2. A spherical bearing arrangement according to claim 1, wherein the bearing housing has a central axis and the outer edge of the recess is proximate an axial end of the bearing housing.

3. A spherical bearing arrangement according to any preceding claim, wherein a seal is provided in the recess.

4. A spherical bearing arrangement according to any preceding claim, wherein there are two recesses, the inner edges of the recesses bounding a portion of the bearing surface within which lubricant is retained.

5. A spherical bearing arrangement according to Claim 4, wherein lubricant is provided between the two recesses.

6. A spherical bearing arrangement according to any preceding claim, wherein at least one of the edges of the recess has a smooth transition therealong.

7. A spherical bearing arrangement according to Claim 6, wherein the edge having a smooth transition is a radiussed edge.

8. A spherical bearing arrangement according to Claim 7, wherein the radius is not constant.

9. A spherical bearing arrangement according to Claim 7, wherein the radius is constant.

10. A spherical bearing arrangement according to any of Claims 7 to 9, wherein the radius is at least 0.1 mm.

11. A spherical bearing arrangement according to any of Claims 7 to 10, wherein the radius of the inner edge is between 0.1 - 0.3mm.

12. A spherical bearing arrangement according to any of Claims 7 to 11, wherein the radius of the outer edge is between 0.4 - 0.6mm.

13. A spherical bearing arrangement according to any preceding claim, wherein the recess is provided in the bearing housing bearing surface.

14. A spherical bearing arrangement according to any preceding claim, wherein the recess is provided in the bearing surface of the ball.

15. A spherical bearing arrangement according to any preceding claim, wherein the material of at least one of the bearing housing or ball is titanium or titanium alloy.

16. A spherical bearing arrangement according to any preceding claim, wherein a coating is provided on a bearing surface.

17. A spherical bearing arrangement according to Claim 16, wherein the coating is provided by PYD.

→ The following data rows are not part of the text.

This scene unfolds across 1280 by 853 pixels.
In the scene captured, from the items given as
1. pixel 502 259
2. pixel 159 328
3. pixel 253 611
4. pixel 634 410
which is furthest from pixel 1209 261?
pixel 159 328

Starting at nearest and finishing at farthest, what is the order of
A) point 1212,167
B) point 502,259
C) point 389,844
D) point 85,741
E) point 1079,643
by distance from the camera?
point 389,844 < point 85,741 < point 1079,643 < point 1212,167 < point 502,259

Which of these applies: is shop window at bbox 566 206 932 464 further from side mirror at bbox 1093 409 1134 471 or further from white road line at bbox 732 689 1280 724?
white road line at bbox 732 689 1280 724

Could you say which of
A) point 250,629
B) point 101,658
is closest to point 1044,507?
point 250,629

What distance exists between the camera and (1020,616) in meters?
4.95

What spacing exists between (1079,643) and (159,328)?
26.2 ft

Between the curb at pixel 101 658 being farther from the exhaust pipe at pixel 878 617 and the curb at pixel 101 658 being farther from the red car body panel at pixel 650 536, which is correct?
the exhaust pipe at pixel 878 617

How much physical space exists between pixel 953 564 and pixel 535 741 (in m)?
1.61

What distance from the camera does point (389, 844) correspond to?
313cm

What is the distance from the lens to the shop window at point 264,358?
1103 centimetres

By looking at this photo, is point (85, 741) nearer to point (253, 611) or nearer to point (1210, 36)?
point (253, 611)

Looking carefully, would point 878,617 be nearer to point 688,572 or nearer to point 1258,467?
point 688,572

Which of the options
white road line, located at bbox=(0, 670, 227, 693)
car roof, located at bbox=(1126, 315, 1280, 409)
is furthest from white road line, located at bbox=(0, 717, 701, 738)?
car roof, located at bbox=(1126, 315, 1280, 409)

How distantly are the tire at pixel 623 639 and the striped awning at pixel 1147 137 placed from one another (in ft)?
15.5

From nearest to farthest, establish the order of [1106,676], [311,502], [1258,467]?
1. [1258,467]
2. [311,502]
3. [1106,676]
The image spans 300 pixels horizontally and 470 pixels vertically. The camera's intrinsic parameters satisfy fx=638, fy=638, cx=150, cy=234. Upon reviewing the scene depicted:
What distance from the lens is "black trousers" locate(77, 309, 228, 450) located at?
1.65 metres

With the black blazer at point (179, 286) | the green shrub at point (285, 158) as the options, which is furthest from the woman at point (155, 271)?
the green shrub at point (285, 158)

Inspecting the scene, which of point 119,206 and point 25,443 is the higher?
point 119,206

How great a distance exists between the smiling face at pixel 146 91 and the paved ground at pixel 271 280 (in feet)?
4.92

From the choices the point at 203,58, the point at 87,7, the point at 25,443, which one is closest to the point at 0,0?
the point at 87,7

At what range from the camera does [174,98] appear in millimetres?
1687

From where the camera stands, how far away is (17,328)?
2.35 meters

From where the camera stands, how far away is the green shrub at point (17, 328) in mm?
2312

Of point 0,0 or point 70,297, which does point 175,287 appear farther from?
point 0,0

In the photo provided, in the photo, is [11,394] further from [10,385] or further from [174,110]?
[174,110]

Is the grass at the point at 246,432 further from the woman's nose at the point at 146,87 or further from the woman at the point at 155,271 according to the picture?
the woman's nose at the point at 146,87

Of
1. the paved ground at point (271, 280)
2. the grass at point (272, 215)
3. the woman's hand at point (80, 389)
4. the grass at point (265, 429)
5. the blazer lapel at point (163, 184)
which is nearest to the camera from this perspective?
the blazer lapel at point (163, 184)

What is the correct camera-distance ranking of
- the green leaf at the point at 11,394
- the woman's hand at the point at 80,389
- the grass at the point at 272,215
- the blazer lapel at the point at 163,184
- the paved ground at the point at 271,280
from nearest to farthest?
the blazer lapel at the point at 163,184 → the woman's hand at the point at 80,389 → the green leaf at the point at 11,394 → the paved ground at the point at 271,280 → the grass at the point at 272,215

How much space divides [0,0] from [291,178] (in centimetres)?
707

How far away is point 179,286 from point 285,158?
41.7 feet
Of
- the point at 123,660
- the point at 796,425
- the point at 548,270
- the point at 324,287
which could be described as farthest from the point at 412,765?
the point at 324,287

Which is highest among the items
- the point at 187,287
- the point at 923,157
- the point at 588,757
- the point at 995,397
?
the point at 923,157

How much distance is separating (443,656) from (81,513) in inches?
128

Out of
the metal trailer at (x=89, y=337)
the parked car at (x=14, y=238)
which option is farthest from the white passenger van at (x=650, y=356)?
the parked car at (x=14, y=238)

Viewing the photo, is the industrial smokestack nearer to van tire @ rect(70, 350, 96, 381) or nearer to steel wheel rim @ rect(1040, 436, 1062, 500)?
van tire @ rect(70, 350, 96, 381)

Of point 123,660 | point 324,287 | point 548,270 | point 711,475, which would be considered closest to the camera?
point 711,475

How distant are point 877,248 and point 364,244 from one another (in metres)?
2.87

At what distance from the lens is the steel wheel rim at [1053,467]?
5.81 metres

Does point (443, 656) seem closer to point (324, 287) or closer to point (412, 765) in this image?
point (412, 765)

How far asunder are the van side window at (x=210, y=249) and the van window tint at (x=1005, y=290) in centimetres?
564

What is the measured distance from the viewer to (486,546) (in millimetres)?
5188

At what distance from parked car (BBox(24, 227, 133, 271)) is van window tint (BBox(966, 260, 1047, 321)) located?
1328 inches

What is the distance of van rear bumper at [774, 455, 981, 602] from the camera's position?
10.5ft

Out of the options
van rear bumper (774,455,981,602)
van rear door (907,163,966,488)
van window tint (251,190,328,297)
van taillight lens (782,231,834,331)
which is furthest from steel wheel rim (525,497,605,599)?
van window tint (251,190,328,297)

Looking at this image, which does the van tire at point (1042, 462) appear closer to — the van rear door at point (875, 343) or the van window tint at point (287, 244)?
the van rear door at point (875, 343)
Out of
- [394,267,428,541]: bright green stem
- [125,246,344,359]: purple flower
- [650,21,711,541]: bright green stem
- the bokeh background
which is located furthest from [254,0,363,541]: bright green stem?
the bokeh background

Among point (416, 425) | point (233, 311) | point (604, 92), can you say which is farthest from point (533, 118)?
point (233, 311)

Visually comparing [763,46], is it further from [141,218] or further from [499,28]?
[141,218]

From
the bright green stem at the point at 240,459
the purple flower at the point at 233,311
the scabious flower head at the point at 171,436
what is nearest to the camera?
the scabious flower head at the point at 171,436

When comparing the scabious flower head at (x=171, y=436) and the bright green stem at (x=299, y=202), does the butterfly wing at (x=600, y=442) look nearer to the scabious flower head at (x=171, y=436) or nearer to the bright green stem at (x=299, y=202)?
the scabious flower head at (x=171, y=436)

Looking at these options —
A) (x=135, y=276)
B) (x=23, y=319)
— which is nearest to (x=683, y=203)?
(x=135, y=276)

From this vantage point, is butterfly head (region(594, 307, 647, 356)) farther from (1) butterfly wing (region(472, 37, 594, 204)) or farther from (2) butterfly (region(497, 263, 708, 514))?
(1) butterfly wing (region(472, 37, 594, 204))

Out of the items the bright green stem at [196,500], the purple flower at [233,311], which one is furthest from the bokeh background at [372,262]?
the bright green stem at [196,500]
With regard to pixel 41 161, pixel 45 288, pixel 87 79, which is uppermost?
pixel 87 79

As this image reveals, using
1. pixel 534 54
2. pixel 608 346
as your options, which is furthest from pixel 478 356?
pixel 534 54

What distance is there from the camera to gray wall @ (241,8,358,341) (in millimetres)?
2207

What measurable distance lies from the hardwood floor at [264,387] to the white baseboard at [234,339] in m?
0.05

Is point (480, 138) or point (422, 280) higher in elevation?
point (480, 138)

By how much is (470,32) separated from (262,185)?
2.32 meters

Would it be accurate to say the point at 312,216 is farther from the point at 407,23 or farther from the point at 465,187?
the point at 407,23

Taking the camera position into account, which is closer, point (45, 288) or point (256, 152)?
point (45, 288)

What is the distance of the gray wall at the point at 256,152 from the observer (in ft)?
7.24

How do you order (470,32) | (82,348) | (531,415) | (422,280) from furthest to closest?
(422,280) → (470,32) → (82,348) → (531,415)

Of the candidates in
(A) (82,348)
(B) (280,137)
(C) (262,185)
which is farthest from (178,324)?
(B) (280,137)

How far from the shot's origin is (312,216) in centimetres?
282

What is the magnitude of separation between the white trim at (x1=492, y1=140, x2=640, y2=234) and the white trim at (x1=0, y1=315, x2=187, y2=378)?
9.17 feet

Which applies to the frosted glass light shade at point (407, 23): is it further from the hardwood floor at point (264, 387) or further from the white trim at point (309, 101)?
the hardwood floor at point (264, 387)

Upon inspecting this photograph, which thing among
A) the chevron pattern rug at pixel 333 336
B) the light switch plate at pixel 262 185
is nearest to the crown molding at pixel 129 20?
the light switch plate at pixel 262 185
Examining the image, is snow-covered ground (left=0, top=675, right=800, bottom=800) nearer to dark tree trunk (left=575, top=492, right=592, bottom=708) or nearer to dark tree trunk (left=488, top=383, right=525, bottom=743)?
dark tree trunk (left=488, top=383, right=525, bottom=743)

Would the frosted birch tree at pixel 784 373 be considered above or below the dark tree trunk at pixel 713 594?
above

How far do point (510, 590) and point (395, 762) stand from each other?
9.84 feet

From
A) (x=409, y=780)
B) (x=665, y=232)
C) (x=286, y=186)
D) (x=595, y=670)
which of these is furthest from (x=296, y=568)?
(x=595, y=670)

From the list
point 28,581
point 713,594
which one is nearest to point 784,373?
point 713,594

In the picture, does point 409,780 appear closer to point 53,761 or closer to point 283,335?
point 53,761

18. A spherical bearing housing for mounting a ball therein, comprising: a bearing surface having a recess for accommodating a seal, wherein, in use, the bearing surface is in sliding contact with a bearing surface of a ball, the bearing surface of the ball being in sliding contact with an inner edge of the recess but not an outer edge.

19. A spherical bearing arrangement as herein before described, with reference to and as shown in Figures 2 to 4.

20. A spherical bearing housing as herein before described, with reference to and as shown in Figure 2 to 4.

21. Any novel feature or combination of features described herein.